— Begin —

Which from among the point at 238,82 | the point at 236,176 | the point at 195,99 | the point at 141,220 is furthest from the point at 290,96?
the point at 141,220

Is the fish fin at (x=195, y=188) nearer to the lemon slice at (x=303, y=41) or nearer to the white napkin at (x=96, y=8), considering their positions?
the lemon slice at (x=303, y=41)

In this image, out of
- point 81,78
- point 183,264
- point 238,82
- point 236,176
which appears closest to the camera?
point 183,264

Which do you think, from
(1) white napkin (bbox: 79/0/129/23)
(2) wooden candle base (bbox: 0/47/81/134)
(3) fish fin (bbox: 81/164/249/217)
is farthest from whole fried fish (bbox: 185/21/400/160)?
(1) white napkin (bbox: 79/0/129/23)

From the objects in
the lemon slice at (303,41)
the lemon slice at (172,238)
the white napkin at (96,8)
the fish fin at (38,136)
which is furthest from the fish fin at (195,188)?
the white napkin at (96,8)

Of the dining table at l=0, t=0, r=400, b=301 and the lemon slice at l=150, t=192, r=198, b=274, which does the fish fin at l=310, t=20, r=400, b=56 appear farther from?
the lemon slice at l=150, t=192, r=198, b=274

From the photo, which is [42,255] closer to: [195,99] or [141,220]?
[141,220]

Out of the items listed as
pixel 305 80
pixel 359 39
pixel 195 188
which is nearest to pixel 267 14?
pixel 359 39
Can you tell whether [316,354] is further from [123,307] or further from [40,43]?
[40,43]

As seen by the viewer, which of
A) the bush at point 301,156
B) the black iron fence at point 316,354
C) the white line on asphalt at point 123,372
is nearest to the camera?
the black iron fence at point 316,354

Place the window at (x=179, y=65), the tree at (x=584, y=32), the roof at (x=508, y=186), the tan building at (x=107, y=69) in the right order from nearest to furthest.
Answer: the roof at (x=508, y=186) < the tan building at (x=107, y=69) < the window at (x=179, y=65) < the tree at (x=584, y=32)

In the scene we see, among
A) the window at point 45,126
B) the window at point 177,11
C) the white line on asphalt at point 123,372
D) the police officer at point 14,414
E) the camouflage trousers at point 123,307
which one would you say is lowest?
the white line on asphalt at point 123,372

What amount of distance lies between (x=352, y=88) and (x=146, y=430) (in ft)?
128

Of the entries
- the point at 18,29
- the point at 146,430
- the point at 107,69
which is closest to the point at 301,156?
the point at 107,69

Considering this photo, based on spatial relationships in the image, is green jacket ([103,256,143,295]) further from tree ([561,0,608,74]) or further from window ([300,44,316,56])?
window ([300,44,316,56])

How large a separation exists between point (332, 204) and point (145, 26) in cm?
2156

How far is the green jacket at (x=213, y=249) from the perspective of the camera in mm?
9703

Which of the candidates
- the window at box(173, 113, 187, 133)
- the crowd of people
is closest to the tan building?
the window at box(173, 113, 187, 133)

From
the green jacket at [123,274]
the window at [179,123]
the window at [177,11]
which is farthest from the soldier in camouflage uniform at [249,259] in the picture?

— End —

● TO BE DONE: Render the data from the line containing "Which do you think, from" to the line containing "Answer: the roof" as a Markdown table with two columns, Row for the row number and Text for the line, and skip any blank lines.

● EXERCISE RESPONSE:
| Row | Text |
|---|---|
| 1 | Which do you think, from |
| 2 | (1) white napkin (bbox: 79/0/129/23) |
| 3 | (2) wooden candle base (bbox: 0/47/81/134) |
| 4 | (3) fish fin (bbox: 81/164/249/217) |
| 5 | is farthest from whole fried fish (bbox: 185/21/400/160)? |
| 6 | (1) white napkin (bbox: 79/0/129/23) |
| 7 | From the objects in |
| 8 | the lemon slice at (303,41) |
| 9 | the lemon slice at (172,238) |
| 10 | the white napkin at (96,8) |
| 11 | the fish fin at (38,136) |
| 12 | which is furthest from the fish fin at (195,188)? |
| 13 | the white napkin at (96,8) |
| 14 | Of the dining table at l=0, t=0, r=400, b=301 and the lemon slice at l=150, t=192, r=198, b=274, which does the fish fin at l=310, t=20, r=400, b=56 appear farther from? |
| 15 | the lemon slice at l=150, t=192, r=198, b=274 |
| 16 | From the photo, which is [42,255] closer to: [195,99] or [141,220]? |
| 17 | [141,220] |
| 18 | Out of the items listed as |
| 19 | pixel 305 80 |
| 20 | pixel 359 39 |
| 21 | pixel 195 188 |
| 22 | which is nearest to pixel 267 14? |
| 23 | pixel 359 39 |
| 24 | Can you tell whether [316,354] is further from [123,307] or further from [40,43]? |
| 25 | [40,43] |
| 26 | As seen by the viewer, which of |
| 27 | A) the bush at point 301,156 |
| 28 | B) the black iron fence at point 316,354 |
| 29 | C) the white line on asphalt at point 123,372 |
| 30 | is nearest to the camera? |
| 31 | the black iron fence at point 316,354 |
| 32 | Place the window at (x=179, y=65), the tree at (x=584, y=32), the roof at (x=508, y=186), the tan building at (x=107, y=69) in the right order from nearest to furthest. |
| 33 | Answer: the roof at (x=508, y=186) < the tan building at (x=107, y=69) < the window at (x=179, y=65) < the tree at (x=584, y=32) |